Cleanup DOF shader to use shader permutations for vertical/horizontal passes

This commit is contained in:
Wojtek Figat
2022-08-21 13:19:17 +02:00
parent 0b71549834
commit d50908e10b
3 changed files with 67 additions and 196 deletions

BIN
Content/Shaders/DepthOfField.flax (Stored with Git LFS)

Binary file not shown.

View File

@@ -9,7 +9,6 @@
#include "Engine/Graphics/GPUContext.h"
#include "Engine/Graphics/GPUDevice.h"
#include "Engine/Graphics/GPULimits.h"
#include "Engine/Graphics/PostProcessBase.h"
#include "Engine/Graphics/RenderTargetPool.h"
#include "Engine/Graphics/RenderBuffers.h"
#include "Engine/Graphics/RenderTask.h"
@@ -300,7 +299,7 @@ GPUTexture* DepthOfFieldPass::Render(RenderContext& renderContext, GPUTexture* i
uint32 groupCountX = (cocWidth / DOF_GRID_SIZE) + ((cocWidth % DOF_GRID_SIZE) > 0 ? 1 : 0);
uint32 groupCountY = cocHeight;
//
context->Dispatch(shader->GetCS("CS_CoCSpreadH"), groupCountX, groupCountY, 1);
context->Dispatch(shader->GetCS("CS_CoCSpread", 0), groupCountX, groupCountY, 1);
// Vertical pass
context->BindSR(0, tempTarget);
@@ -310,7 +309,7 @@ GPUTexture* DepthOfFieldPass::Render(RenderContext& renderContext, GPUTexture* i
groupCountX = cocWidth;
groupCountY = (cocHeight / DOF_GRID_SIZE) + (cocHeight % DOF_GRID_SIZE) > 0 ? 1 : 0;
//
context->Dispatch(shader->GetCS("CS_CoCSpreadV"), groupCountX, groupCountY, 1);
context->Dispatch(shader->GetCS("CS_CoCSpread", 1), groupCountX, groupCountY, 1);
// Cleanup
context->ResetRenderTarget();
@@ -389,7 +388,7 @@ GPUTexture* DepthOfFieldPass::Render(RenderContext& renderContext, GPUTexture* i
uint32 groupCountX = (dofWidth / DOF_GRID_SIZE) + ((dofWidth % DOF_GRID_SIZE) > 0 ? 1 : 0);
uint32 groupCountY = dofHeight;
//
context->Dispatch(shader->GetCS("CS_DepthOfFieldH"), groupCountX, groupCountY, 1);
context->Dispatch(shader->GetCS("CS_DepthOfField", 0), groupCountX, groupCountY, 1);
// Cleanup
context->ResetRenderTarget();
@@ -406,7 +405,7 @@ GPUTexture* DepthOfFieldPass::Render(RenderContext& renderContext, GPUTexture* i
groupCountY = (dofHeight / DOF_GRID_SIZE) + ((dofHeight % DOF_GRID_SIZE) > 0 ? 1 : 0);
//
// TODO: cache Compute Shaders
context->Dispatch(shader->GetCS("CS_DepthOfFieldV"), groupCountX, groupCountY, 1);
context->Dispatch(shader->GetCS("CS_DepthOfField", 1), groupCountX, groupCountY, 1);
context->ResetRenderTarget();
// Cleanup

View File

@@ -117,7 +117,7 @@ float4 PS_DofDepthBlurGeneration(Quad_VS2PS input) : SV_Target
return float4(depth, blur, 1.0f, 1.0f);
}
#if defined(_CS_DepthOfFieldH) || defined(_CS_DepthOfFieldV)

_Exercise instructions_.
(1) Locate every line in the entries that contains the string "does" and copy each of those lines, treating uppercase and lowercase letters as different.
(2) Extend the depth-of-field shader commit page above, picking up right after its final line.

_Entries_.
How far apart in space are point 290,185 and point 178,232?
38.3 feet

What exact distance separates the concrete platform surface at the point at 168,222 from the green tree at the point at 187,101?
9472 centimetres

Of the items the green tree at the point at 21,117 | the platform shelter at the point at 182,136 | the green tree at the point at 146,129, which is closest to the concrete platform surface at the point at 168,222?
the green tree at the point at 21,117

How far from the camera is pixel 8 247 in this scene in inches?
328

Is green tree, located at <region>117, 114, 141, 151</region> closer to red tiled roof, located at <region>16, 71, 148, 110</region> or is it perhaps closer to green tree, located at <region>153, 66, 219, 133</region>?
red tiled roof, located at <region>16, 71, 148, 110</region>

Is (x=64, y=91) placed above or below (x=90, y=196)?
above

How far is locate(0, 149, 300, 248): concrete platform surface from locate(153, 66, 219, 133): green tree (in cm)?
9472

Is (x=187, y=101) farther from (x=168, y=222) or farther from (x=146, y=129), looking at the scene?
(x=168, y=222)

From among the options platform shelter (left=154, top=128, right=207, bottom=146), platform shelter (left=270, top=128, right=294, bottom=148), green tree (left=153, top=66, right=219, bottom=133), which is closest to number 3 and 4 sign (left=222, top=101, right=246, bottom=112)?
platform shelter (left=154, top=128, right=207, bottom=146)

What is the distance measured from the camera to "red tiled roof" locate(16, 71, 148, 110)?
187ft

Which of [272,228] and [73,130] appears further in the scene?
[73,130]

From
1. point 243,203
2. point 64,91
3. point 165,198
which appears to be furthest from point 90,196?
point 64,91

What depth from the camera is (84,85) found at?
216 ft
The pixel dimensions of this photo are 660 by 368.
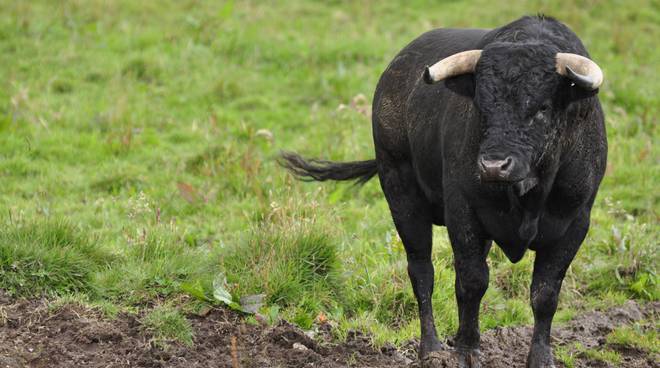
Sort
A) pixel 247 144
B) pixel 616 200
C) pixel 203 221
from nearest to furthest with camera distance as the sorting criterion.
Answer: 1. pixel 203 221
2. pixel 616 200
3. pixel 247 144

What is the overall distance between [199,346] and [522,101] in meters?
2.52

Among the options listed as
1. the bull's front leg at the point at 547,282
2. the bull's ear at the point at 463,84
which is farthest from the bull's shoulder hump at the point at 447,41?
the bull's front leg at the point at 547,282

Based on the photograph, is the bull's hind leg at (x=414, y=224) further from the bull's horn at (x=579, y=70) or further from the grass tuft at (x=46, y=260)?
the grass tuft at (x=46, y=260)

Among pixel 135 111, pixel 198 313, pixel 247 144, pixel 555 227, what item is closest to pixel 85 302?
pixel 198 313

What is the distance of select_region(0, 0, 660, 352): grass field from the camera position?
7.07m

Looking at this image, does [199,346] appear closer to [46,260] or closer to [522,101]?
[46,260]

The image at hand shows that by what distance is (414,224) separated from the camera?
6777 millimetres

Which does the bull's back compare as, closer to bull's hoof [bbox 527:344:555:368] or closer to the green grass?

_Task answers_.
(1)
Looking at this image, does [199,346] appear closer to [46,260] or closer to [522,101]?
Which does the bull's back compare as, closer to bull's hoof [bbox 527:344:555:368] or closer to the green grass?

(2)
#if defined(_CS_DepthOfField)
RWTexture2D<float4> OutputTexture : register(u0);
@@ -131,24 +131,37 @@ struct DOFSample
// Shared memory for actial depth of field pass
groupshared DOFSample Samples[DOF_THREAD_GROUP_SIZE];
// Performs the horizontal pass for the DOF blur
#if HORIZONTAL
#define _CS_DepthOfField_X DOF_THREAD_GROUP_SIZE
#define _CS_DepthOfField_Y 1
#define DOF_COMP x
#else
#define _CS_DepthOfField_X 1
#define _CS_DepthOfField_Y DOF_THREAD_GROUP_SIZE
#define DOF_COMP y
#endif
// Performs the blur pass for the DOF
META_CS(true, FEATURE_LEVEL_SM5)
[numthreads(DOF_THREAD_GROUP_SIZE, 1, 1)]
void CS_DepthOfFieldH(uint3 groupID : SV_GroupID, uint3 groupThreadID : SV_GroupThreadID)
META_PERMUTATION_1(HORIZONTAL=1)
META_PERMUTATION_1(HORIZONTAL=0)
[numthreads(_CS_DepthOfField_X, _CS_DepthOfField_Y, 1)]
void CS_DepthOfField(uint3 groupID : SV_GroupID, uint3 groupThreadID : SV_GroupThreadID)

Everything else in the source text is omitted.